A proof of Lusztig's conjectures for affine type $G_2$ with arbitrary parameters

J. Guilhot and J. Parkinson

Abstract

We prove Lusztig's conjectures $\mathbf{P}\mathbf{1}$–$\mathbf{P}\mathbf{15}$ for the affine Weyl group of type ${\tilde{G}}_2$ for all choices of parameters. Our approach to compute Lusztig's $\mathbf{a}$-function is based on the notion of a "balanced system of cell representations" for the Hecke algebra. We show that for arbitrary Coxeter type the existence of balanced system of cell representations is sufficient to compute the $\mathbf{a}$-function and we explicitly construct such a system in type ${\tilde{G}}_2$ for arbitrary parameters.
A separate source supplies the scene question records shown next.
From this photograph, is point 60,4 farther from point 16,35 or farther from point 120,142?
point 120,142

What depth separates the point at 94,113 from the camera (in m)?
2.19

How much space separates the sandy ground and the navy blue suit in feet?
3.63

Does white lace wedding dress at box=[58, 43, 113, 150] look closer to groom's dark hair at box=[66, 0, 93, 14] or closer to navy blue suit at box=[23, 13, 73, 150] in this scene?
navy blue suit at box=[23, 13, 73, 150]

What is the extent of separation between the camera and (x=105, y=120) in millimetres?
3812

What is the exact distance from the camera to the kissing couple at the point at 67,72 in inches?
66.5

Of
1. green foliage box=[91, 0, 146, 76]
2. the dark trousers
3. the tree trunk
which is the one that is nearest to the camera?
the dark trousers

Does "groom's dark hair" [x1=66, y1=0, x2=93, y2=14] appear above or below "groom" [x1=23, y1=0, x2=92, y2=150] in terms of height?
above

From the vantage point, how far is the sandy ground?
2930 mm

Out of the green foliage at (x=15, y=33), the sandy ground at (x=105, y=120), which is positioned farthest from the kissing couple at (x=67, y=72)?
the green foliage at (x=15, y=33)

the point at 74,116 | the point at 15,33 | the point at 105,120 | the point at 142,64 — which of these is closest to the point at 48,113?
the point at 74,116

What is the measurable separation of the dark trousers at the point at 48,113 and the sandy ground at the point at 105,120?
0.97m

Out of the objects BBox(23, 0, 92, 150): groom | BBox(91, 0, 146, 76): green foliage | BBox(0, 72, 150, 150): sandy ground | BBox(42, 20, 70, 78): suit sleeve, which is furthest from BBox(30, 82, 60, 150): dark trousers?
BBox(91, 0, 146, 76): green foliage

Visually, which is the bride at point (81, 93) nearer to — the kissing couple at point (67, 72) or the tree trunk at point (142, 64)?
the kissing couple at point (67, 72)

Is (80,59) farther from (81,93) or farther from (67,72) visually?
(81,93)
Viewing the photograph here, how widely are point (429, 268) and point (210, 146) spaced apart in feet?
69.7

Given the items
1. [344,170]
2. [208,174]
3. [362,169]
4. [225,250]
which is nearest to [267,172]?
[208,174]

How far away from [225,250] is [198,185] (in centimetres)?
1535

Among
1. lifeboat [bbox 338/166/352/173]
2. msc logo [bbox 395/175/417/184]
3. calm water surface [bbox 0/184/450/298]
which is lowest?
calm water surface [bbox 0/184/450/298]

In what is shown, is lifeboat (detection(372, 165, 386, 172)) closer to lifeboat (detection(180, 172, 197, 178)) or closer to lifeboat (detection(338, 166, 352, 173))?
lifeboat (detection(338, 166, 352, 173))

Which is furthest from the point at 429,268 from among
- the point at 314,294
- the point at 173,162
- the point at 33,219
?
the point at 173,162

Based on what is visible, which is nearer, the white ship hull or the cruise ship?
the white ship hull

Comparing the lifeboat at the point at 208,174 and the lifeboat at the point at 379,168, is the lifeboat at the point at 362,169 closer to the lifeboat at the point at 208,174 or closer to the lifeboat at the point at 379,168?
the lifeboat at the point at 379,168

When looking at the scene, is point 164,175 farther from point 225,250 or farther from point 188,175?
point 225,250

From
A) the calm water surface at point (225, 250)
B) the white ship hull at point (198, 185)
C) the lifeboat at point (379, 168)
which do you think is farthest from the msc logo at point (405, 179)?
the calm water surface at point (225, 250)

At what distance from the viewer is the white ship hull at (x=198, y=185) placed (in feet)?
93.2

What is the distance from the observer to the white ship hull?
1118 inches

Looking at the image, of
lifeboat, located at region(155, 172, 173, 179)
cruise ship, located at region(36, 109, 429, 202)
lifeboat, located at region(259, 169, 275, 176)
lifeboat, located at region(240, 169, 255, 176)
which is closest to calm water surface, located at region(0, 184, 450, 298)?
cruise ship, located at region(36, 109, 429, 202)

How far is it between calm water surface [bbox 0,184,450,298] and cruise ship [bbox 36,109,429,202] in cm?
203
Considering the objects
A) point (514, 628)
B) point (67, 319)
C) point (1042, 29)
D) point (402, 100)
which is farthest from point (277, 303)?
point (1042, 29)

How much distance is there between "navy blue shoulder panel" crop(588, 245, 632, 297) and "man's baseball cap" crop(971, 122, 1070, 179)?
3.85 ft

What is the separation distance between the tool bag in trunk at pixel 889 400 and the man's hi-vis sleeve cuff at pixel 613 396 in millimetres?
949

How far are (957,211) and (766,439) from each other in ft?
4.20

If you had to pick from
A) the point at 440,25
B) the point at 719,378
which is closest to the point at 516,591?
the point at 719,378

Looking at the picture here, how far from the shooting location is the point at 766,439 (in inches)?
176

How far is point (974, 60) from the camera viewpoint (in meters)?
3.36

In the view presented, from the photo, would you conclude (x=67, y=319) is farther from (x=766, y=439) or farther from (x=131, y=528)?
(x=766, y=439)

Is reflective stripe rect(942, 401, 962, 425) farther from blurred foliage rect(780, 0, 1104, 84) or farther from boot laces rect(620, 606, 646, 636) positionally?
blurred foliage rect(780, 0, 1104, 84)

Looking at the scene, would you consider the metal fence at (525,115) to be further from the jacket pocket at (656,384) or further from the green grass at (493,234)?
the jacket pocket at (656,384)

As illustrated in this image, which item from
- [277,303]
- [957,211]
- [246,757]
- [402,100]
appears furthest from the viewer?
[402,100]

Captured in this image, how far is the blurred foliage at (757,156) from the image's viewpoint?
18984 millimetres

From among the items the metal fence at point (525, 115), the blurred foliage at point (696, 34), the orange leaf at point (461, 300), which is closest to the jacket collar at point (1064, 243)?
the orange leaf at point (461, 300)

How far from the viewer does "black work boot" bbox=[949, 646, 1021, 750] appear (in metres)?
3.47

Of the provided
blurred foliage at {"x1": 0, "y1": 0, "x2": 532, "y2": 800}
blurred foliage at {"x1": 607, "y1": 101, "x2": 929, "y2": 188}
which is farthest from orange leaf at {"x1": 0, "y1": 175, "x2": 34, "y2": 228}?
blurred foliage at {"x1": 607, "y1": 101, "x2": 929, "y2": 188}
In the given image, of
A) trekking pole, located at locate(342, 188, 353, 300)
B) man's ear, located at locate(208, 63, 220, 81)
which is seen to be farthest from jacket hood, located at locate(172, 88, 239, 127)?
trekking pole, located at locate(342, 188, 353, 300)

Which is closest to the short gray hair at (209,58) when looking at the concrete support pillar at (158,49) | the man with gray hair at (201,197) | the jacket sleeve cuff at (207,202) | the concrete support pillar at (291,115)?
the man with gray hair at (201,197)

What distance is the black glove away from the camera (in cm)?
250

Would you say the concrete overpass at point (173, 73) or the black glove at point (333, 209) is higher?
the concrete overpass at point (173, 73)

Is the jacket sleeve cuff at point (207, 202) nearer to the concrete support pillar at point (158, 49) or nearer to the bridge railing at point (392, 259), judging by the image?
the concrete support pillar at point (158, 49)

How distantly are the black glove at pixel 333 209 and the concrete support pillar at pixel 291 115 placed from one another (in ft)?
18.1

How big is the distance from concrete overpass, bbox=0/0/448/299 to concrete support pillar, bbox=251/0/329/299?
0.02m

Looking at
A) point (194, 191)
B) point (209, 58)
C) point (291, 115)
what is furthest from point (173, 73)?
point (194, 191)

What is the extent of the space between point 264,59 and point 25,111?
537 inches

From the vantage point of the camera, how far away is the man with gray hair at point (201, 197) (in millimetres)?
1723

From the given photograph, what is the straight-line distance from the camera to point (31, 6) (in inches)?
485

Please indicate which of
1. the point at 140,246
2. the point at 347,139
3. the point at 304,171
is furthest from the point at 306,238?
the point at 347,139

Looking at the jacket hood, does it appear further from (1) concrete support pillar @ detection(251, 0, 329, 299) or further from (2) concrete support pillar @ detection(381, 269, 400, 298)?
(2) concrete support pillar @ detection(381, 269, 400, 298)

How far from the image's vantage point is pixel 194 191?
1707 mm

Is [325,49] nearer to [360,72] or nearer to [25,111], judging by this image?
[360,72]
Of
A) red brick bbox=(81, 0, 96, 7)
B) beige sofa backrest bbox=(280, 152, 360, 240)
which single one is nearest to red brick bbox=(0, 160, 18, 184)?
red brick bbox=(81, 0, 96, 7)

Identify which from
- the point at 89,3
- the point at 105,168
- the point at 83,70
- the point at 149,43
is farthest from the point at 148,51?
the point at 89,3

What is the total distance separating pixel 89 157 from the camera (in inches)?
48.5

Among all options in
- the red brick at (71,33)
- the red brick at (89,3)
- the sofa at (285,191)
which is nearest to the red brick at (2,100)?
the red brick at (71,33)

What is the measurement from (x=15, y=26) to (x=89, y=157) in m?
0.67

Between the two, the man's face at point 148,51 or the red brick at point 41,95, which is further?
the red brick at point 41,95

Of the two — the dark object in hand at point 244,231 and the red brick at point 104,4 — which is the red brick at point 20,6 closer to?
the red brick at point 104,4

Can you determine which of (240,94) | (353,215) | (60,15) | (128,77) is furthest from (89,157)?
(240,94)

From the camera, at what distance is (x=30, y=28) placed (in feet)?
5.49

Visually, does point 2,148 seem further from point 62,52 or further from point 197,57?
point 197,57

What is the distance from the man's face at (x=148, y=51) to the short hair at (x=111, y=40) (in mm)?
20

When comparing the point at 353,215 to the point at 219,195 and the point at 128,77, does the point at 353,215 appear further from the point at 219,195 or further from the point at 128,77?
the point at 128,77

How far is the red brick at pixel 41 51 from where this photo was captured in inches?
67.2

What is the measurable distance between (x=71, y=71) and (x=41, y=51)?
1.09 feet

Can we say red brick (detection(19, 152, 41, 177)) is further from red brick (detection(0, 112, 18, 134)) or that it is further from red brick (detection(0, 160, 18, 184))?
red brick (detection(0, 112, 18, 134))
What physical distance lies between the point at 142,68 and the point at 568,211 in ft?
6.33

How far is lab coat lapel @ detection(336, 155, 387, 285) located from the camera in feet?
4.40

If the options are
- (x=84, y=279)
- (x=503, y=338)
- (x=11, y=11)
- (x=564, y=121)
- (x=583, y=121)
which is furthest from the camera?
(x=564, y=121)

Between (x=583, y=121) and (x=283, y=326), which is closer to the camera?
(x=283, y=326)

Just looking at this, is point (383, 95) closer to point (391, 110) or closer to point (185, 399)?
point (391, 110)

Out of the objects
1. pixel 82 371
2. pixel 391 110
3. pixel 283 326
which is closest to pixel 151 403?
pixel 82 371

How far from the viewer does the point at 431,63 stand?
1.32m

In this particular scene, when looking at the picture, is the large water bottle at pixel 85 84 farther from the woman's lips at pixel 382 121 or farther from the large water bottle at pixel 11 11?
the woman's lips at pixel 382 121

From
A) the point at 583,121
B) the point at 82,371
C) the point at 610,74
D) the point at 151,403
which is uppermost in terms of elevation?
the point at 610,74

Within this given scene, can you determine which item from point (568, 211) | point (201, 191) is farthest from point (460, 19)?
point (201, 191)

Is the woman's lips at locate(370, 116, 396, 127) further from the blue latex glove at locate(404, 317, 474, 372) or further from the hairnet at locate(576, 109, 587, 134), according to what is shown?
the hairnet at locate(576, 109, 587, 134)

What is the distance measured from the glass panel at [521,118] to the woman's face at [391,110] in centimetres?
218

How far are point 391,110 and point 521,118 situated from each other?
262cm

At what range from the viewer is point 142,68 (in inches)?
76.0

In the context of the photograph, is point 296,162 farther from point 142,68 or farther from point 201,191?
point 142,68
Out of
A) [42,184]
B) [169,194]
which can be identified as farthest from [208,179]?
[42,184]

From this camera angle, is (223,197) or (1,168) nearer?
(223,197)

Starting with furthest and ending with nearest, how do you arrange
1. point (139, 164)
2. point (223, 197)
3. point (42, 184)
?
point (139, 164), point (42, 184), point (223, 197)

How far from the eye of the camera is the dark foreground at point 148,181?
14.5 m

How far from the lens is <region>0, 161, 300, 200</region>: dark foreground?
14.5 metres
We then investigate the connection between Kazhdan-Lusztig cells and the Plancherel Theorem in type ${\tilde{G}}_2$, allowing us to prove $\mathbf{P}\mathbf{1}$ and determine the set of Duflo involutions. From there, the proof of the remaining conjectures follows very naturally, essentially from the combinatorics of Weyl characters of types $G_2$ and $A_1$, along with some explicit computations for the finite cells.

Keywords: Lusztig conjectures, Hecke algebra, Kazhdan-Lustig polynomial.

AMS Subject Classification: Primary 20C08; secondary 05E10.